Thursday, November 26, 2009

Light trails


"What other wheels can we invent, either indi­vid­u­ally or col­lec­tively, to keep the blog world turn­ing? Or should a blog be like the eter­nal 19th cen­tury mis­tress, deeply loved per­haps, but for­ever kept on the side, com­fort­ably set up in her own salon and main­tained with what­ever resources we can muster up for how­ever long we can afford her?"

A difficult question posed in the most charming of ways by Hester from Mrs Deane in her recap on our European bloggers' meeting in Paris last week (you might want to read further insights by other participants here and here).

Do I have an answer? I don't think so. Do I have other questions? Probably. I still feel like this sweet and yet time-consuming activity of running a blog has yet to show me where it can go, how it can evolve, what potential it holds. It allows me to always discover new photography, allows me to meet new people, broaden some kind of network that did not exist for me before. But it still feels like a beginning, as if I have not yet developed a mature form of communication through my beloved Hippolyte.


It has borne fruits for me in the past, and that makes me think it is mostly a matter of carrying on. Hence the reason I still cannot imagine ways of getting some kind of remuneration from it, which is why updating the blog can sometimes feel like something between a duty and a slight burden. Hester is right when she says that "oftentimes money changes hands through our blogs, some­times directly by gen­er­at­ing sales or assign­ments for peo­ple, but mostly in much more dif­fuse ways", and I started noticing that too, not necessarily through my own activity. I remember somebody telling me some time ago that I should spread the word about my blog in the right places, before someone else shows up with a similar product, snatching the supposed future spotlight instead of me. What would happen then? Would I have lost my chance, is that what is all about? One place to grab?
I remember I started this website for the simple reason I was a frequent reader of several photographic blogs and I couldn't understand why there wasn't an Italian equivalent of those blogs (and I've been thoroughly looking for them on the Italian web), so I thought 'I'll do it'. Some have joined me after some time, but still I have the feeling there could be more, or maybe there are more and I'm simply not aware of them.


The reason I write all this is because I think there is also a geographical issue, meaning where are your readers, which other forms of connection you can have with them outside occasional e-mails with some, and stats about the visits, telling you which country visits you most, which ones are growing, which ones will never come. But this geography then has to confront itself with the real one, and this is where many things change depending on where you live.

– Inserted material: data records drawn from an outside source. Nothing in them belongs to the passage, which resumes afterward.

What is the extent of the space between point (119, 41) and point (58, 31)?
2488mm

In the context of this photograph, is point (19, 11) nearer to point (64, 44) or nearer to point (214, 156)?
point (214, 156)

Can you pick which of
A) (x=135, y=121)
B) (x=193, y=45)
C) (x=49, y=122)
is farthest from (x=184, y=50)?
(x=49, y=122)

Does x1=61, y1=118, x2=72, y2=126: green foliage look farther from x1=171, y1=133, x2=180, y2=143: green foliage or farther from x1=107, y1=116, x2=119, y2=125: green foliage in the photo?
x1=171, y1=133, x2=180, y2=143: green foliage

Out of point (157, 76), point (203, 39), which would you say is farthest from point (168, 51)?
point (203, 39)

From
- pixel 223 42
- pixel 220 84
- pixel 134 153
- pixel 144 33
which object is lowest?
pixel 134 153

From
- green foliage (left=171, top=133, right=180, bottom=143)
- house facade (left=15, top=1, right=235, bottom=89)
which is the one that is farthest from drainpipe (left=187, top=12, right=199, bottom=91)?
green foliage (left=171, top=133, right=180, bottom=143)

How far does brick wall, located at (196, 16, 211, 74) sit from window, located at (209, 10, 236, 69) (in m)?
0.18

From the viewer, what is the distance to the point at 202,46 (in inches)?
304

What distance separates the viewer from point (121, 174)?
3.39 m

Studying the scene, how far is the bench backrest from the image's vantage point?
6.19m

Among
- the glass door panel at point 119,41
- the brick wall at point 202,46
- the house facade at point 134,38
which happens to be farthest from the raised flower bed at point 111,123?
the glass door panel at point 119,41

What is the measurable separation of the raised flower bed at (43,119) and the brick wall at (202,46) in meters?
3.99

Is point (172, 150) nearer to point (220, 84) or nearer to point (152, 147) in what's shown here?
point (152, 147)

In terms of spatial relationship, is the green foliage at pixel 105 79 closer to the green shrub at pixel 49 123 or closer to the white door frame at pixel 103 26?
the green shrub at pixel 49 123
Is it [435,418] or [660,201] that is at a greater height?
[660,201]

I don't want to sound like the usual Italian complaining about their own situation, but for sure we don't have exhibitions opening every week like elsewhere, we don't have tons of online or paper magazines, we don't have an abundance of public foundations devoted to photography, we don't have easy access to a network for our indulgence, for fun or for whichever goal we have.

So I might be kind of torn between these two worlds, from one side maybe I should be doing more to grab that place somebody suggested is hiding somewhere in my homeland, while from the other I should really throw myself in the outside world (and its growing visits to this blog) and explore a broader environment, but face myself with more competition.

Like other times after I got back from a photographic feast, I feel a bit numb and need to regroup a little bit: if these feelings were images, they would be probably close to Ebbe Stub Wittrup's Night Sky, shiny paths lost in blackness.